WHAT TO PRODUCE
Reproduce the data from the line with "In pixel terms, this" up to and including the line with "which is closest", word for word.

Start of RECORDS FOR THE TASK

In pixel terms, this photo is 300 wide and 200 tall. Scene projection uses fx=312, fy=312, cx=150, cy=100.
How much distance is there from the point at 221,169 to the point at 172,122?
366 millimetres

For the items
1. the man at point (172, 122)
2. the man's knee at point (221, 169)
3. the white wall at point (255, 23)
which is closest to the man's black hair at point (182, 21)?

End of RECORDS FOR THE TASK
Start of RECORDS FOR THE TASK

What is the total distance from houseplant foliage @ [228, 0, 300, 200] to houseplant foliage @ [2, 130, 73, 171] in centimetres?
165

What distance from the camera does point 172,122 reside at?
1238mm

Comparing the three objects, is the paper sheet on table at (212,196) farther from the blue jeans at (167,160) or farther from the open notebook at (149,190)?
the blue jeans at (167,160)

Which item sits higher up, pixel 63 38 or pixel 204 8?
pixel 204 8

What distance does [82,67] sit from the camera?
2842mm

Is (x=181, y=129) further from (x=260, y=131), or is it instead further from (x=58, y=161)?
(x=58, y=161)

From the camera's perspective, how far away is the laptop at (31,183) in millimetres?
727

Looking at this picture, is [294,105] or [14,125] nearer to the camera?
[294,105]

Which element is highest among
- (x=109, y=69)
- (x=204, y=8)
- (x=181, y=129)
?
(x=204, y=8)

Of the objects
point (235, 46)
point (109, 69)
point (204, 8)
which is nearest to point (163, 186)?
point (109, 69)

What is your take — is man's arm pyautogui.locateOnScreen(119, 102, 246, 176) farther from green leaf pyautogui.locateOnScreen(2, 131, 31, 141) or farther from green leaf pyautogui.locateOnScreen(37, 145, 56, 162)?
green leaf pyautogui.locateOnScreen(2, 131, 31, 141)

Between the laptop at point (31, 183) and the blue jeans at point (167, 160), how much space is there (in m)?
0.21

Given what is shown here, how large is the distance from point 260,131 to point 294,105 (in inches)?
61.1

End of RECORDS FOR THE TASK
Start of RECORDS FOR THE TASK

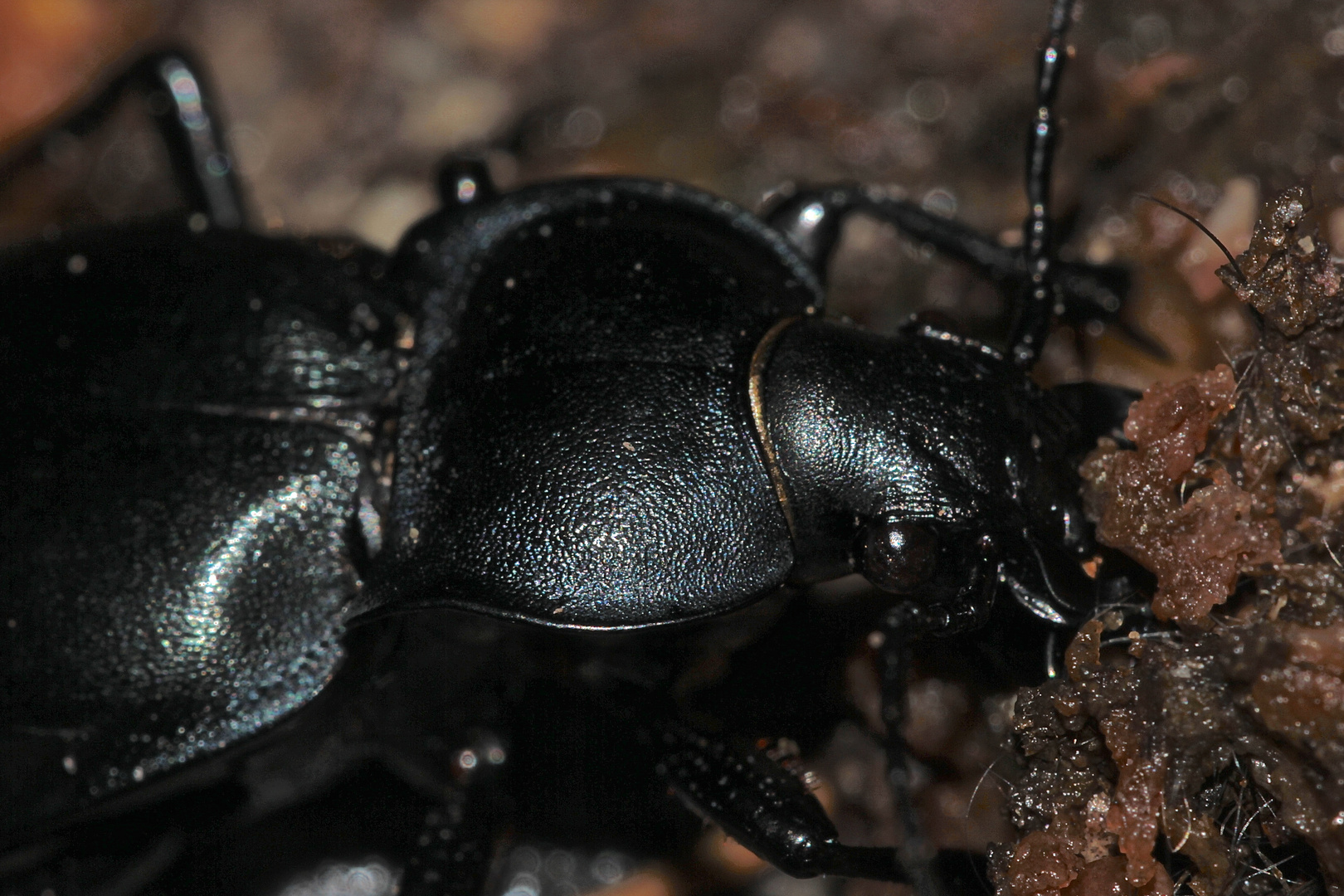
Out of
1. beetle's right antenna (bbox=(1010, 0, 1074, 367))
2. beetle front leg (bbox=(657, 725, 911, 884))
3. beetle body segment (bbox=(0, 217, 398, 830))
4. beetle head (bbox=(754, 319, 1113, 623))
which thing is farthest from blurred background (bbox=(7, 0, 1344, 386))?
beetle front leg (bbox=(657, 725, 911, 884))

End of RECORDS FOR THE TASK

OUTPUT
In pixel terms, this photo is 300 wide and 200 tall. Scene projection uses fx=312, fy=312, cx=150, cy=100.
How much distance is there from the point at 221,169 to the point at 172,122?
366 millimetres

For the items
1. the man at point (172, 122)
2. the man's knee at point (221, 169)
3. the white wall at point (255, 23)
which is closest to the man's black hair at point (182, 21)?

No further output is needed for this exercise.